Les pressions liées aux activités humaines, qu’elles s’expriment à large échelle (dérèglement climatique) ou plus localement (activités agricoles, récréatives), sont susceptibles de modifier la distribution des espèces et la dynamique de leurs populations, de même que certains facteurs biophysiques (disponibilité en ressources, habitats…) et d’avoir ainsi en cascade des effets sur les écosystèmes.

Jusqu’à aujourd’hui, peu d'études ont analysé les effets conjoints, voire simultanés, de ces pressions. L’importance relative des différentes pressions et leurs effets conjugués sont difficile à identifier et à évaluer.
Or appréhender cette dynamique complexe de façon systémique est nécessaire pour déployer des politiques de gestion visant à mieux partager les espaces naturels, passant par l'adaptation mutuelle des espèces, humaine comprise.

    Pourquoi choisir la montagne comme terrain d'étude et certaines espèces spécifiquement ?

    Les espaces montagnards sont des environnements qui abritent une grande variété d’écosystèmes et de biodiversité. Les variations climatiques d’un étage altitudinal à l’autre et d’un versant à l’autre, et jusqu’il y a peu la relative tranquillité vis-à-vis des humains, ont contribué à cette richesse. Aussi, les effets cumulés et l’interaction entre les différentes pressions liées aux activités humaines sont attendus particulièrement marquants.

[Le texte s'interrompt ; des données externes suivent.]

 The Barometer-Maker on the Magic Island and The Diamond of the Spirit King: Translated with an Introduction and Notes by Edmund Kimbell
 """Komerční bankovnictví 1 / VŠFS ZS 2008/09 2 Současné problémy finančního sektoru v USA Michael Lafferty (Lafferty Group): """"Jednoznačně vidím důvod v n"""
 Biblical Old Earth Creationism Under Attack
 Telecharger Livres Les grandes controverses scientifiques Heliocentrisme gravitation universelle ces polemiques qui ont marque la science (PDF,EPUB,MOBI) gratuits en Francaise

    Des aléas climatiques amplifiés sur des espaces soumis à une forte évolution de la fréquentation

    Les changements globaux sont plus intenses en montagne : l’atmosphère s’y réchauffe 2 à 3 fois plus vite que pour le reste du globe. Et les contraintes environnementales sont amplifiées, par exemple la forte saisonnalité. En réponse les espèces qui y vivent développent des adaptations uniques, qui pourraient limiter leur capacité à faire face aux changements rapides en cours. La montagne constitue ainsi un espace privilégié pour étudier et anticiper les conséquences du réchauffement climatique à l’échelle planétaire.

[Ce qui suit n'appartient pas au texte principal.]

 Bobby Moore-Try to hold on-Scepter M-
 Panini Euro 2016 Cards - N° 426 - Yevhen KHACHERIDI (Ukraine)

    La montagne est un espace en pleine mutation avec une accélération du développement des activités récréatives. D’une représentation du sauvage, de l’inaccessible, la montagne prend de plus en plus l’image d’un immense terrain de jeux. Les activités en nature sont de plus en plus populaires (Balmford et al. 2009, Winter et al. 2020). En France, le contexte de la crise sanitaire y a participé, accentuant particulièrement cet usage en montagne (Joly 2020). Par conséquent, outre la randonnée qui reste la 1re activité, d'autres comme le trail se développent rapidement, et particulièrement sans encadrement ou affiliation à une fédération. L'emprise spatiale et temporelle induite est ainsi importante.

    La présence d'espaces protégés, lieux de suivis et travaux scientifiques

    La montagne abrite de nombreux espaces protégés. Ils ont pour mission de documenter et mieux comprendre les pressions auxquelles les espèces et milieux doivent faire face, afin d’adapter régulièrement leur mesures de gestion.
    Ces zones sont généralement mieux connues que les autres, grâce aux suivis récurrents et évaluations menées sur la conservation et la gestion, et à leur utilisation intéressante comme terrains d'expérimentation.

      Un programme R&D en réponse aux besoins des acteurs et gestionnaires : évaluer les pressions pour coexister durablement

      À travers ce programme R&D, l'OFB et ses partenaires ont pour objectif de fournir des outils d’évaluation et des informations nécessaires à la gestion et à cette coexistence. Cela passe notamment par le développement de connaissances dans le domaine de l’écologie comportementale, pour comprendre la réponse des espèces aux pressions humaines liées à l’accroissement des activités récréatives et touristiques. Les résultats attendus doivent aider à une meilleure appropriation et prise en compte des enjeux de conservation de la biodiversité.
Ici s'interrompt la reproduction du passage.